Io rispetto il dibattito parlamentare, rispetto però anche le esigenze che ci arrivano, non soltanto dalle pressioni, che sono naturali, degli imprenditori che vogliono investire o dei lavoratori che chiedono soluzioni e garanzie diverse, ma anche dalle pressioni di noi stessi, perché si tratta di un tema che tiene insieme gli ammortizzatori sociali, la maternità, la modifica stessa dei controlli delle aziende, che può sembrare un tema banale, ma che è un primo elemento di credibilità della politica: riuscire a scegliere un meccanismo per il quale, quando entri in un’azienda, non entrano tutti sette volte di fila nel giro di un mese, ma entrano tutti insieme. (…) Bene, se noi saremo nelle condizioni di avere dei tempi certi e serrati, noi rispetteremo il lavoro del Parlamento e ci attrezzeremo per la delega, altrimenti siamo pronti anche ad intervenire con misure di urgenza, perché sul tema del lavoro non possiamo perdere un secondo di più.
Credo che nella legge di stabilità del 2015 avremo le risorse per ampliare la gamma degli ammortizzatori sociali, riducendone il numero e le dimensioni.
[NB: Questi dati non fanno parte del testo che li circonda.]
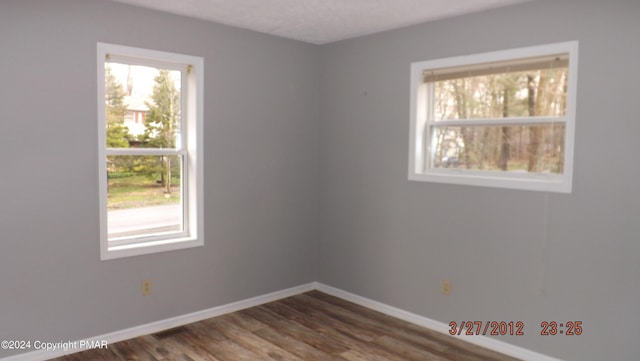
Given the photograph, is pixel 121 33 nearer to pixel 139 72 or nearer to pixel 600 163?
pixel 139 72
Noi dobbiamo far sì che non ci siano più strumenti di cassa integrazione, ma che ci sia un meccanismo semplice per tutti, per cui, se sei licenziato, hai la possibilità di essere accompagnato dallo Stato, hai la possibilità di fare corsi di formazione seri e hai il dovere, al primo, secondo o terzo tentativo di offerta che ti viene fatto, di accettare l’offerta di lavoro che ti viene fatta, secondo il principio tipico delle social-democrazie e delle liberal-democrazie europee. (…) Al termine dei mille giorni ci sarà una legge sui diritti civili, perché non è pensabile che questo tema torni ad essere argomento di discussione politica. Al termine dei mille giorni ci sarà una riforma della Rai, in cui la governance deve essere sottratta dalle scelte del singolo partito. Lo dice il capo del partito più grande d’Italia, che rivendica con orgoglio il fatto di non avere mai incontrato in questi primi mesi l’amministratore delegato dell’azienda pubblica, lasciando la libertà, a quell’azienda, di svolgere il compito che gli azionisti le hanno dato. (…) Si è pensato, negli ultimi mesi, che l’interesse nazionale fosse in contrasto con l’ideale comunitario, con l’ideale globale, con l’ideale europeo. L’interesse nazionale, l’interesse di questo Paese non è in contrasto con l’ideale europeo. L’interesse nazionale è tornare a far sì che l’Italia recuperi il proprio ruolo nel mondo.